DESCRIPTION OF THE TASK — Reproduce every one of the items below word for word, leaving out the pictures.

******************************

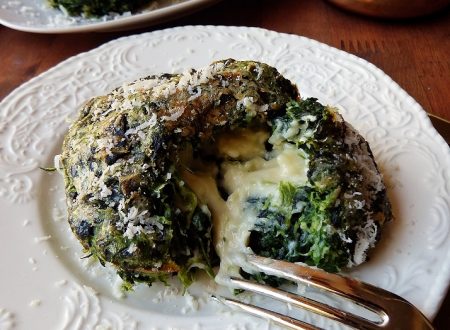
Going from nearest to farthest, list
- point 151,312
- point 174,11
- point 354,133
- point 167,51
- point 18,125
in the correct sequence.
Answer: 1. point 151,312
2. point 354,133
3. point 18,125
4. point 167,51
5. point 174,11

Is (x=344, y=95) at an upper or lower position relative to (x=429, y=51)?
upper

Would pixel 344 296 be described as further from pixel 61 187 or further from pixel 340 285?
pixel 61 187

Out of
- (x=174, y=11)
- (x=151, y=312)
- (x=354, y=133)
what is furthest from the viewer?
(x=174, y=11)

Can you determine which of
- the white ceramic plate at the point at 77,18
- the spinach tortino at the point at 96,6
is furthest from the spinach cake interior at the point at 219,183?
the spinach tortino at the point at 96,6

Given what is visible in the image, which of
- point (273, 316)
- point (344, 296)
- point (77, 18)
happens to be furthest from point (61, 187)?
point (77, 18)

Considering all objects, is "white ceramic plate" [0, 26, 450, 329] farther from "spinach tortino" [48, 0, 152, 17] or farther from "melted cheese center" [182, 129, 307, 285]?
"spinach tortino" [48, 0, 152, 17]

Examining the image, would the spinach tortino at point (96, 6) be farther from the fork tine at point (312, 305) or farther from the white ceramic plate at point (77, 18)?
the fork tine at point (312, 305)

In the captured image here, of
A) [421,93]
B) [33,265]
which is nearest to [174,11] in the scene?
[421,93]

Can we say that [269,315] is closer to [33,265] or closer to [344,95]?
[33,265]
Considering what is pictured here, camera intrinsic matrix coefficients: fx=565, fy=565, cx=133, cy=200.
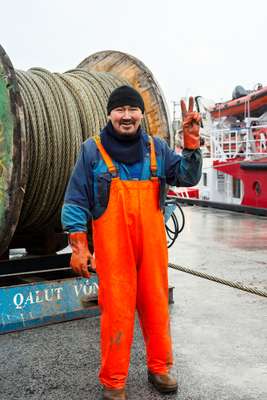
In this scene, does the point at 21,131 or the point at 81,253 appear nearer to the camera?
the point at 81,253

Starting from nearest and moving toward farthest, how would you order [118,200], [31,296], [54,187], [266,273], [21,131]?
[118,200]
[21,131]
[31,296]
[54,187]
[266,273]

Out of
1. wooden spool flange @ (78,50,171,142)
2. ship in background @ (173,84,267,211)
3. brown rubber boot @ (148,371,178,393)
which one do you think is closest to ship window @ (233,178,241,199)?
ship in background @ (173,84,267,211)

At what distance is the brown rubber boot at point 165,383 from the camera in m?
3.24

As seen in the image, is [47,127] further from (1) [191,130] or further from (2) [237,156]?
(2) [237,156]

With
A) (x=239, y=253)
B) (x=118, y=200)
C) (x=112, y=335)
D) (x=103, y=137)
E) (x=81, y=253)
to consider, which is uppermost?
(x=103, y=137)

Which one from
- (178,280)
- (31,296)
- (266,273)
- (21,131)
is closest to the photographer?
(21,131)

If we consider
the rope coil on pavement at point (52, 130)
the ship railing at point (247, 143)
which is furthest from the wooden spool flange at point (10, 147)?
the ship railing at point (247, 143)

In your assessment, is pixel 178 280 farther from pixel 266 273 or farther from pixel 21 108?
pixel 21 108

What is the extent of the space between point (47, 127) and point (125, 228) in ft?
6.63

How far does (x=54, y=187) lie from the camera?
5000mm

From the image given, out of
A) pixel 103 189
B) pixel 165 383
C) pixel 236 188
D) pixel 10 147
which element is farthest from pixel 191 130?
pixel 236 188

******************************

WRITTEN ANSWER —
Going from nearest to farthest, list
- point 151,312
- point 174,11
- point 354,133
- point 167,51
- point 18,125
in the correct sequence.
Answer: 1. point 151,312
2. point 354,133
3. point 18,125
4. point 167,51
5. point 174,11

Is (x=344, y=95) at an upper or lower position relative to (x=429, y=51)?
upper

Would pixel 344 296 be described as further from pixel 61 187 or further from pixel 340 285?
pixel 61 187

Out of
- (x=174, y=11)
- (x=151, y=312)
- (x=354, y=133)
what is furthest from the viewer?
(x=174, y=11)

Can you determine which of
- the white ceramic plate at the point at 77,18
- the spinach tortino at the point at 96,6
is furthest from the spinach cake interior at the point at 219,183?
the spinach tortino at the point at 96,6

Given what is visible in the image, which of
- point (273, 316)
- point (344, 296)
- point (77, 18)
happens to be furthest from point (61, 187)?
point (77, 18)

Considering all objects, is "white ceramic plate" [0, 26, 450, 329] farther from "spinach tortino" [48, 0, 152, 17] or farther from "melted cheese center" [182, 129, 307, 285]?
"spinach tortino" [48, 0, 152, 17]

Examining the image, would the spinach tortino at point (96, 6) be farther from the fork tine at point (312, 305) or farther from the white ceramic plate at point (77, 18)?
the fork tine at point (312, 305)

In the captured image here, of
A) [421,93]
B) [33,265]
which is nearest to [174,11] in the scene?
[421,93]

Can we say that [269,315] is closer to [33,265] or closer to [344,95]?
[33,265]
Considering what is pictured here, camera intrinsic matrix coefficients: fx=565, fy=565, cx=133, cy=200.
In this scene, does the point at 21,131 or the point at 81,253 appear nearer to the camera?
the point at 81,253

Starting from nearest and moving toward farthest, how would you order [118,200], [31,296], [54,187], [266,273], [21,131]?
[118,200]
[21,131]
[31,296]
[54,187]
[266,273]

Out of
1. wooden spool flange @ (78,50,171,142)
2. ship in background @ (173,84,267,211)
3. brown rubber boot @ (148,371,178,393)
which one do you think is closest to ship window @ (233,178,241,199)?
ship in background @ (173,84,267,211)

At what distance is the brown rubber boot at point 165,383 from the camera in m?
3.24

As seen in the image, is [47,127] further from (1) [191,130] or further from (2) [237,156]?
(2) [237,156]

With
A) (x=239, y=253)
B) (x=118, y=200)
C) (x=112, y=335)
D) (x=103, y=137)
E) (x=81, y=253)
to consider, which is uppermost?
(x=103, y=137)

Which one from
- (178,280)
- (31,296)
- (266,273)
- (21,131)
is closest to the photographer?
(21,131)

If we consider
the rope coil on pavement at point (52, 130)
the ship railing at point (247, 143)
which is furthest from the wooden spool flange at point (10, 147)?
the ship railing at point (247, 143)

In your assessment, is pixel 178 280 farther from pixel 266 273 or farther from pixel 21 108?
pixel 21 108

What is the extent of the space between point (47, 127) and point (125, 228) in ft?
6.63

How far does (x=54, y=187) lie from the camera?
5000mm

From the image given, out of
A) pixel 103 189
B) pixel 165 383
C) pixel 236 188
D) pixel 10 147
which element is farthest from pixel 191 130?
pixel 236 188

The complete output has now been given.